Despite the recent efforts to restore democratic process in Sudan, the United States said it still needs to resolve long-standing issues with Sudan before it can consider removing the East African nation from its list of states sponsors of terrorism.
“There’s a number of things we’re (United States) looking forward to engaging with a civilian-led government,” said Under Secretary for Political Affairs David Hale.
The comment of the senior State Department official comes a week after Sudan’s military rulers and the main opposition coalition initialed a constitutional declaration paving the way for a transitional government.
International mediators have called on the US government to remove the country from the list of sponsors of terrorism.
According to David Hale, the designation as a state sponsor of terrorism makes Sudan ineligible for desperately needed debt relief and financing from lenders like the International Monetary Fund and World Bank.
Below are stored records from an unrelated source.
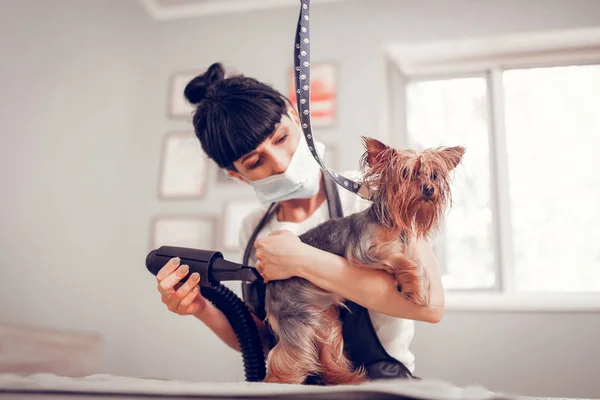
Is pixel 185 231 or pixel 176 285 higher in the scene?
pixel 185 231

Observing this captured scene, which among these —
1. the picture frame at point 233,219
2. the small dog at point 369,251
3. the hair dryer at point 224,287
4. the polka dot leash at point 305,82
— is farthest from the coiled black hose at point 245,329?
the picture frame at point 233,219

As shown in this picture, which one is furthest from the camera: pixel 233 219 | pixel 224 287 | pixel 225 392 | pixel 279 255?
pixel 233 219

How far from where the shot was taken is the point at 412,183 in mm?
1037

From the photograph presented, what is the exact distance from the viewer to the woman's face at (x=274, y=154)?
135cm

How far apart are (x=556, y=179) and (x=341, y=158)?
1207mm

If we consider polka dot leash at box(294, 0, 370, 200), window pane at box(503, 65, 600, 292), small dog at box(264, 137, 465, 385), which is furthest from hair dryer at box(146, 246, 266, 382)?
window pane at box(503, 65, 600, 292)

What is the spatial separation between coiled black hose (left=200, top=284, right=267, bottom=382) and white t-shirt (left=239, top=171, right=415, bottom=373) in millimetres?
223

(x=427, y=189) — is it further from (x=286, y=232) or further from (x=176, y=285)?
(x=176, y=285)

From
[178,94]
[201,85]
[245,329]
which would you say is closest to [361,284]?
[245,329]

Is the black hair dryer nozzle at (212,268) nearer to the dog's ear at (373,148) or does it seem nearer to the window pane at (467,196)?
the dog's ear at (373,148)

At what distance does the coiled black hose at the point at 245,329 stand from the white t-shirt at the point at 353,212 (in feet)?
0.73

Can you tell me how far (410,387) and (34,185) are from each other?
6.06 ft

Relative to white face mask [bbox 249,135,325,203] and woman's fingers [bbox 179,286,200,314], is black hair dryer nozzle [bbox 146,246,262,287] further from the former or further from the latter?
white face mask [bbox 249,135,325,203]

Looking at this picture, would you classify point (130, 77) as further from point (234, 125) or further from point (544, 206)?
point (544, 206)
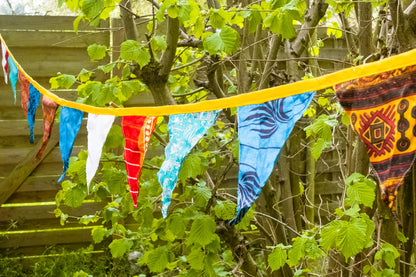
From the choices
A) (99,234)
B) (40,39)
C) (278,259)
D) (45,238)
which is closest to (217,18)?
(278,259)

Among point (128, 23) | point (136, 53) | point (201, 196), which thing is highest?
point (128, 23)

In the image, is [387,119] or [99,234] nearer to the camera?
[387,119]

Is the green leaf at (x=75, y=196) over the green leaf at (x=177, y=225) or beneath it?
over

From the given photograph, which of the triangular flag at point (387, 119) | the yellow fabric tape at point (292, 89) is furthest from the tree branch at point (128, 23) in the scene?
the triangular flag at point (387, 119)

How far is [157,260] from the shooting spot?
186 cm

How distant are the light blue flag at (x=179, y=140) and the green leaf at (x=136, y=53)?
13.1 inches

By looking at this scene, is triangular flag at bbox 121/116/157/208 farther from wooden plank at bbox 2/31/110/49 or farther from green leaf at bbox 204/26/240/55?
wooden plank at bbox 2/31/110/49

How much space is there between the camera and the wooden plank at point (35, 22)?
2.99 meters

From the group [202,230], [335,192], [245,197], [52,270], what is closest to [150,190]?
[202,230]

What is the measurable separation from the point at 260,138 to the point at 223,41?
50 centimetres

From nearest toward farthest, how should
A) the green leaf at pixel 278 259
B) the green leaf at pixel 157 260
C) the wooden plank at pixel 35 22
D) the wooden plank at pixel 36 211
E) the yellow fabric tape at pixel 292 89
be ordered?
the yellow fabric tape at pixel 292 89
the green leaf at pixel 278 259
the green leaf at pixel 157 260
the wooden plank at pixel 35 22
the wooden plank at pixel 36 211

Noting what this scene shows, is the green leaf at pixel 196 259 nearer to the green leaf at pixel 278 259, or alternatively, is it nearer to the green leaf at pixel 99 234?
the green leaf at pixel 278 259

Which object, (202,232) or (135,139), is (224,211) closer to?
(202,232)

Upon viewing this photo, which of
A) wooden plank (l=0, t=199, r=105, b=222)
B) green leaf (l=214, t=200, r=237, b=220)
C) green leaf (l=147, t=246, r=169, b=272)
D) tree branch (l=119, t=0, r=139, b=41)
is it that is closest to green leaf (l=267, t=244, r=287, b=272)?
green leaf (l=214, t=200, r=237, b=220)
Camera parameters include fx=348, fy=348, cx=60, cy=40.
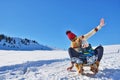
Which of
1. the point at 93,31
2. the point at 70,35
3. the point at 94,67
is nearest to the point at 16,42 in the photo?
the point at 70,35

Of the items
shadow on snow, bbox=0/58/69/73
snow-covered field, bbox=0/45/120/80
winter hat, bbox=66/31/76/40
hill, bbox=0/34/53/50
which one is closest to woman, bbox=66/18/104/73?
winter hat, bbox=66/31/76/40

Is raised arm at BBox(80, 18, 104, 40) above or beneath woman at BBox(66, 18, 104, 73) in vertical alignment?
above

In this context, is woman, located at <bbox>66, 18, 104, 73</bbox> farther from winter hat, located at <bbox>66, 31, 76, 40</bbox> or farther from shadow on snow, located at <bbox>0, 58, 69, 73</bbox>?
shadow on snow, located at <bbox>0, 58, 69, 73</bbox>

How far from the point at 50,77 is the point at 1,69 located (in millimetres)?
2120

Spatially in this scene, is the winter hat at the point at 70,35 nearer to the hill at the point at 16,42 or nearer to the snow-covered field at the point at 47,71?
the snow-covered field at the point at 47,71

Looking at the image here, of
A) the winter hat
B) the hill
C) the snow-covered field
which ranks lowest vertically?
the snow-covered field

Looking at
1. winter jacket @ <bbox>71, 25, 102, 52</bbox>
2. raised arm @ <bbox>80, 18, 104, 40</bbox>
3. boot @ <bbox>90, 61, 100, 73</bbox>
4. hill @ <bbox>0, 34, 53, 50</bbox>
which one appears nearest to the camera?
boot @ <bbox>90, 61, 100, 73</bbox>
Removal from the list potentially opens the door for foreign investment.
Removal from the list requires respect of human rights and religious freedom, counterterrorism efforts, as well as “promoting internal peace, political stability and economic recovery in Sudan”, he said.
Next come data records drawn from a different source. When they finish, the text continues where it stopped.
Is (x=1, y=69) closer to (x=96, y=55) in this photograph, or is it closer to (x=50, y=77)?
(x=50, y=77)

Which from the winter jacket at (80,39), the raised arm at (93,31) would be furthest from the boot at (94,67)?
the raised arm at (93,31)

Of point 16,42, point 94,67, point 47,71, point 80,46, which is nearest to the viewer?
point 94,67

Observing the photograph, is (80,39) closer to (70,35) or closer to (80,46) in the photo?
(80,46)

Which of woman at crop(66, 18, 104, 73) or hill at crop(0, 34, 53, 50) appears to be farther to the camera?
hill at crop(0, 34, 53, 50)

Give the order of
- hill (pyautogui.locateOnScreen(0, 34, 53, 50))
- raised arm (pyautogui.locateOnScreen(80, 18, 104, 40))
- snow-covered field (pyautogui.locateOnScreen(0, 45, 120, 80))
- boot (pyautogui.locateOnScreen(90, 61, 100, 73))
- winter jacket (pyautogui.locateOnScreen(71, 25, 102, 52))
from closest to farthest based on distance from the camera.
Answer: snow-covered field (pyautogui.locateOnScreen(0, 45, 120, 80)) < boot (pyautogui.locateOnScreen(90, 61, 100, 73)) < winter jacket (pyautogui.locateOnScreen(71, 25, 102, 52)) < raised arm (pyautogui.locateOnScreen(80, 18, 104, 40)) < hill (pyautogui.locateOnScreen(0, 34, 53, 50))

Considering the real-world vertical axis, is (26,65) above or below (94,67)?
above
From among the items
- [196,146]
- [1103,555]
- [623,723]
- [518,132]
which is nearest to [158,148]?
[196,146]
As a reminder, the US government added Sudan to its list of state sponsors of terrorism in 1993 over allegations that then-President Bashir’s Islamist government was supporting terrorism.
While US-Sudanese relations have often been difficult in the more than twenty years since the African country was first designated a “state sponsor of terrorism”, it is hard nowadays to convincingly argue that the reasons that motivated that declaration still holds.
Hale said he met General Abdel Fattah al-Burhan, head of Sudan’s Transitional Military Council, as well as members of the Forces for Freedom and Change, the main opposition coalition, and other civil society groups.
“America is fully committed to helping Sudan transition to a civilian-led government that reflects the will of the people,” Hale said.